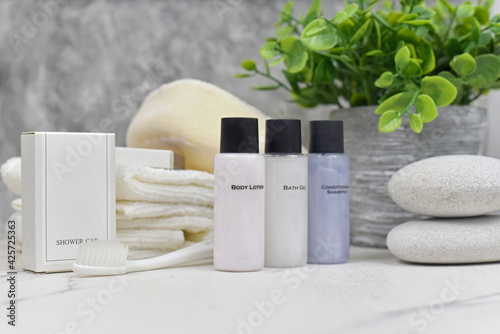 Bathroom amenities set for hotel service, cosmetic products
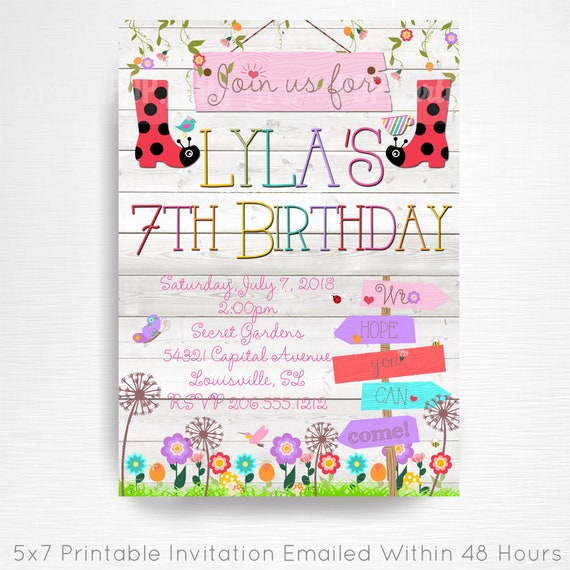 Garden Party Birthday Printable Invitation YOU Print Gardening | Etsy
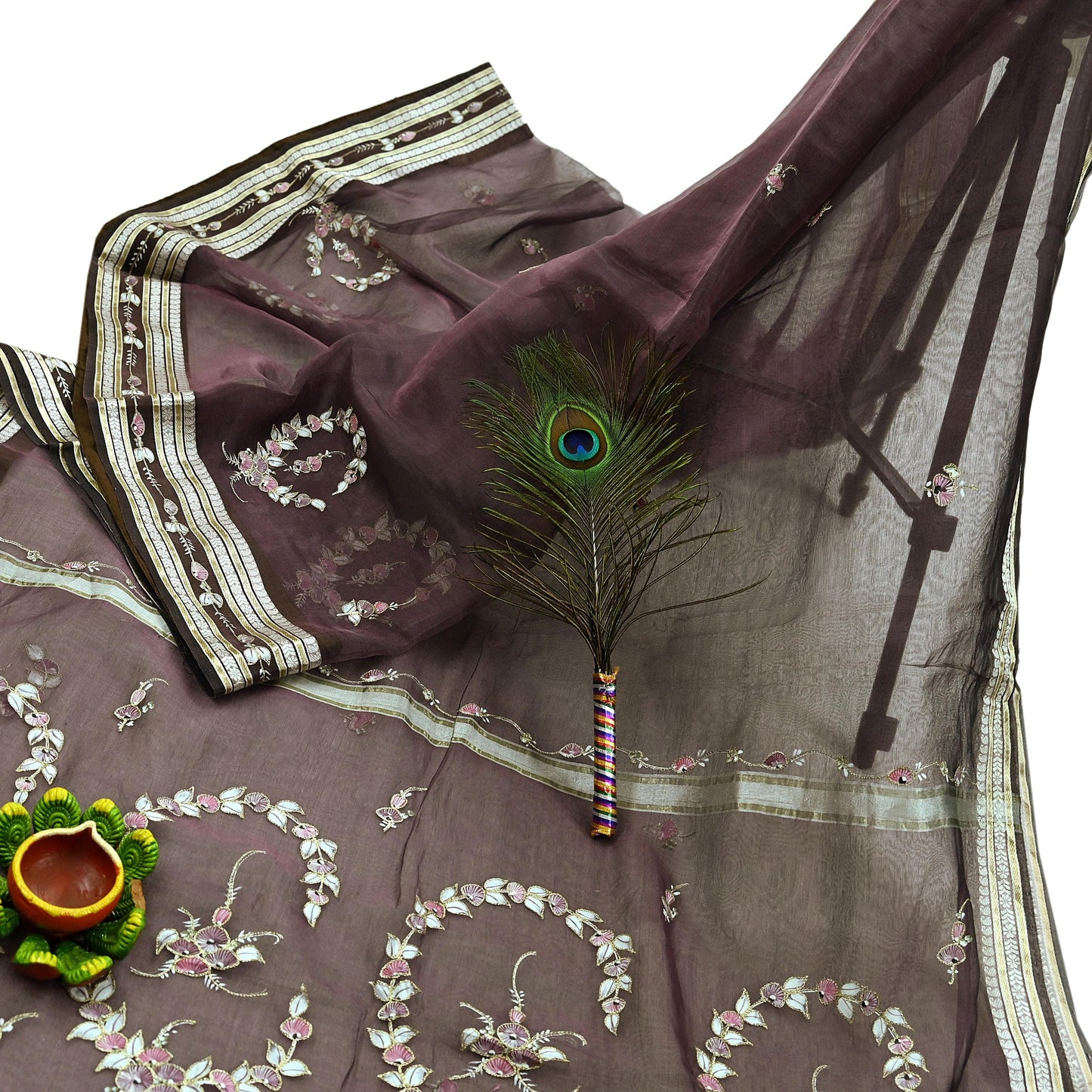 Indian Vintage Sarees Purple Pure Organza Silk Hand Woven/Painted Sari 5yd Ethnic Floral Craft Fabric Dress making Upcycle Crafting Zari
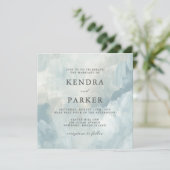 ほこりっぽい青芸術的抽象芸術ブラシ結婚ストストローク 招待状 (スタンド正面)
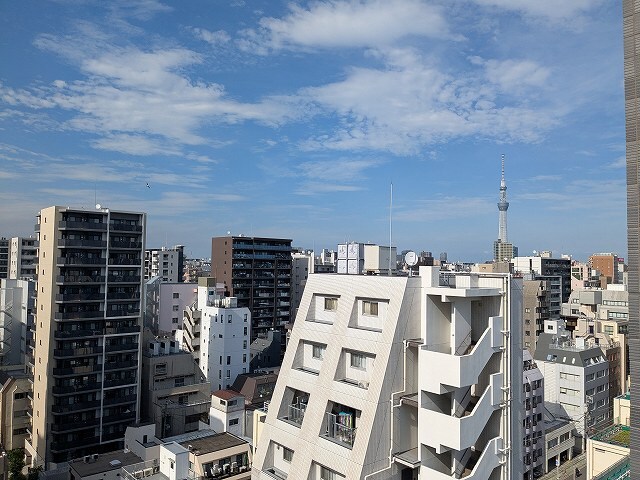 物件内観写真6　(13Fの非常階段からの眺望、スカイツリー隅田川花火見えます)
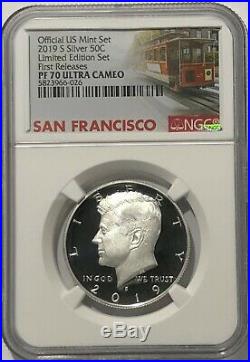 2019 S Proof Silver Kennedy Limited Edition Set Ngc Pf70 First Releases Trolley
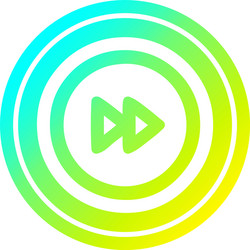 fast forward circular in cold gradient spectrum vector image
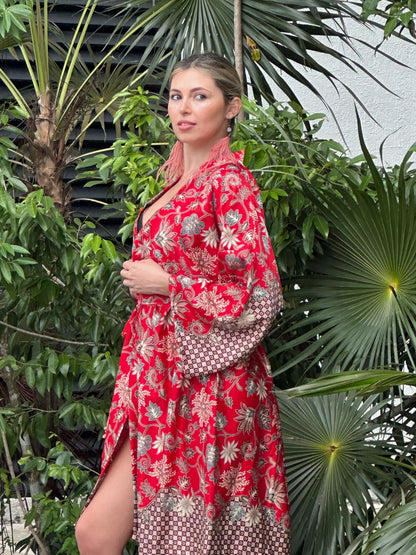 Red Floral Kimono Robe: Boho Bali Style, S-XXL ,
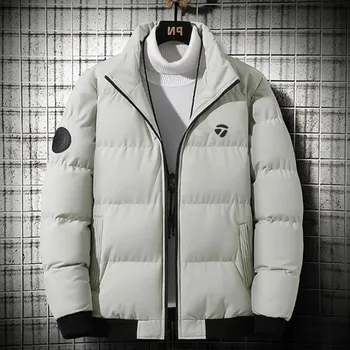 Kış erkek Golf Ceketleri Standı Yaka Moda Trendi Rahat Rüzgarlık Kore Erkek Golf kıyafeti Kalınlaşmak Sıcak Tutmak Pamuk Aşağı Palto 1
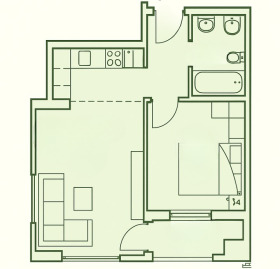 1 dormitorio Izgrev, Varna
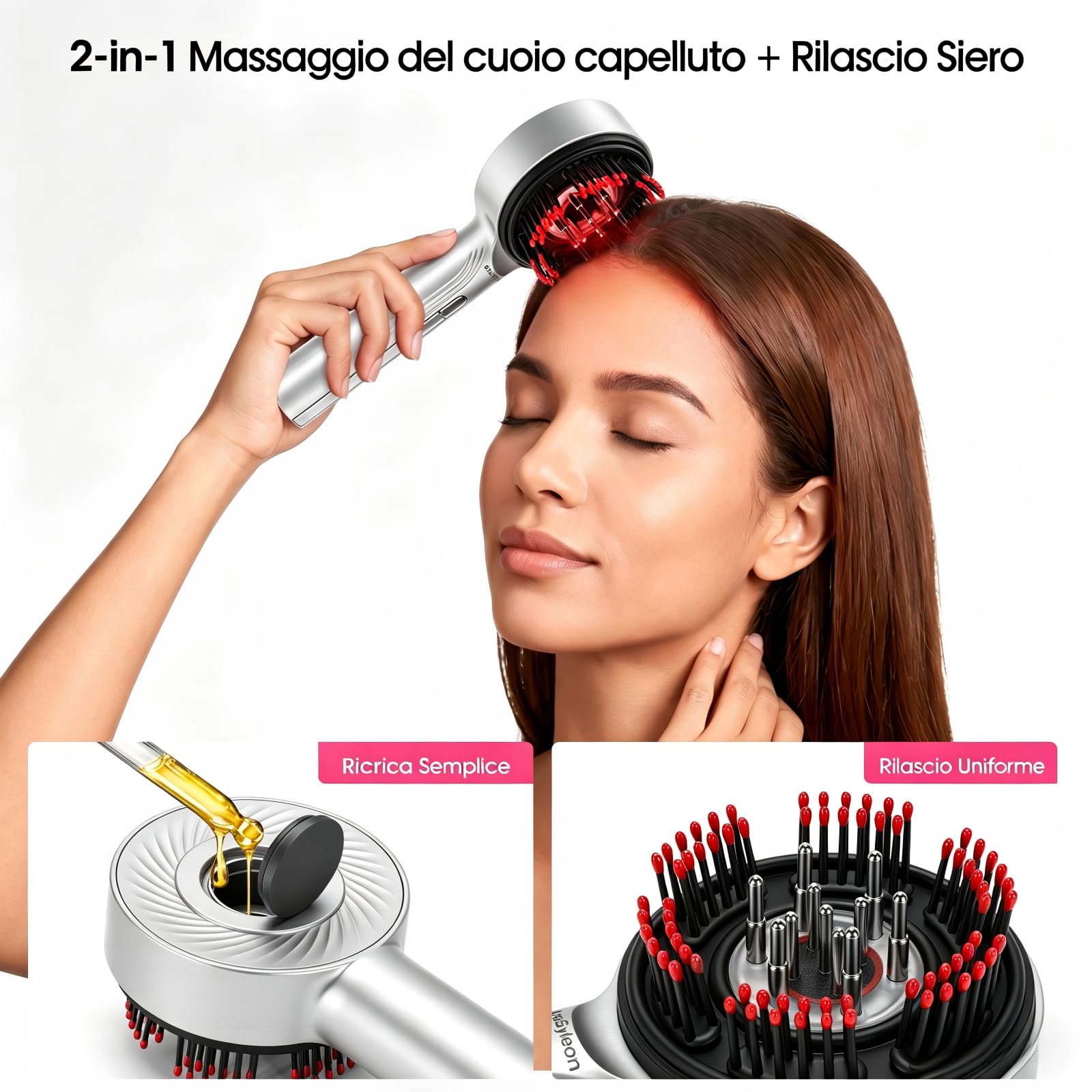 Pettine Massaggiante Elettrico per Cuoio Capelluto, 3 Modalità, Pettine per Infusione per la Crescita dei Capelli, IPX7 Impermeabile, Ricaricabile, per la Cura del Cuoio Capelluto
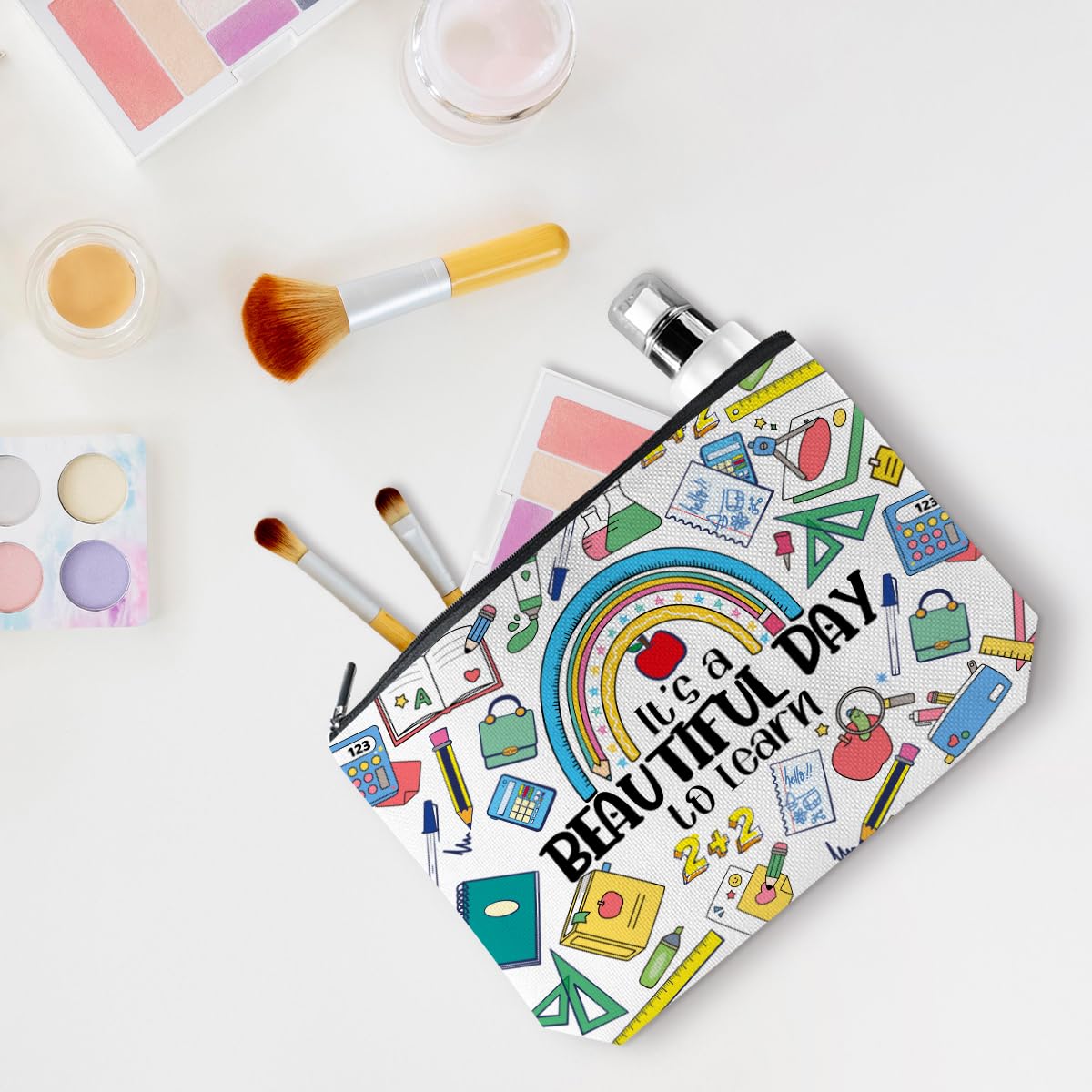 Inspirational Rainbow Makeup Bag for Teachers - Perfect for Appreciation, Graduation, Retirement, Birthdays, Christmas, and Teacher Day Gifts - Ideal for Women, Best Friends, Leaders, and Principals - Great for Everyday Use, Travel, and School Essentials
---
YOUR INSTRUCTIONS – Output every line of the data above word for word, leaving out the pictures.

EXERCISE RESULT –
 Bathroom amenities set for hotel service, cosmetic products
 Garden Party Birthday Printable Invitation YOU Print Gardening | Etsy
 Indian Vintage Sarees Purple Pure Organza Silk Hand Woven/Painted Sari 5yd Ethnic Floral Craft Fabric Dress making Upcycle Crafting Zari
 ほこりっぽい青芸術的抽象芸術ブラシ結婚ストストローク 招待状 (スタンド正面)
 物件内観写真6　(13Fの非常階段からの眺望、スカイツリー隅田川花火見えます)
 2019 S Proof Silver Kennedy Limited Edition Set Ngc Pf70 First Releases Trolley
 fast forward circular in cold gradient spectrum vector image
 Red Floral Kimono Robe: Boho Bali Style, S-XXL ,
 Kış erkek Golf Ceketleri Standı Yaka Moda Trendi Rahat Rüzgarlık Kore Erkek Golf kıyafeti Kalınlaşmak Sıcak Tutmak Pamuk Aşağı Palto 1
 1 dormitorio Izgrev, Varna
 Pettine Massaggiante Elettrico per Cuoio Capelluto, 3 Modalità, Pettine per Infusione per la Crescita dei Capelli, IPX7 Impermeabile, Ricaricabile, per la Cura del Cuoio Capelluto
 Inspirational Rainbow Makeup Bag for Teachers - Perfect for Appreciation, Graduation, Retirement, Birthdays, Christmas, and Teacher Day Gifts - Ideal for Women, Best Friends, Leaders, and Principals - Great for Everyday Use, Travel, and School Essentials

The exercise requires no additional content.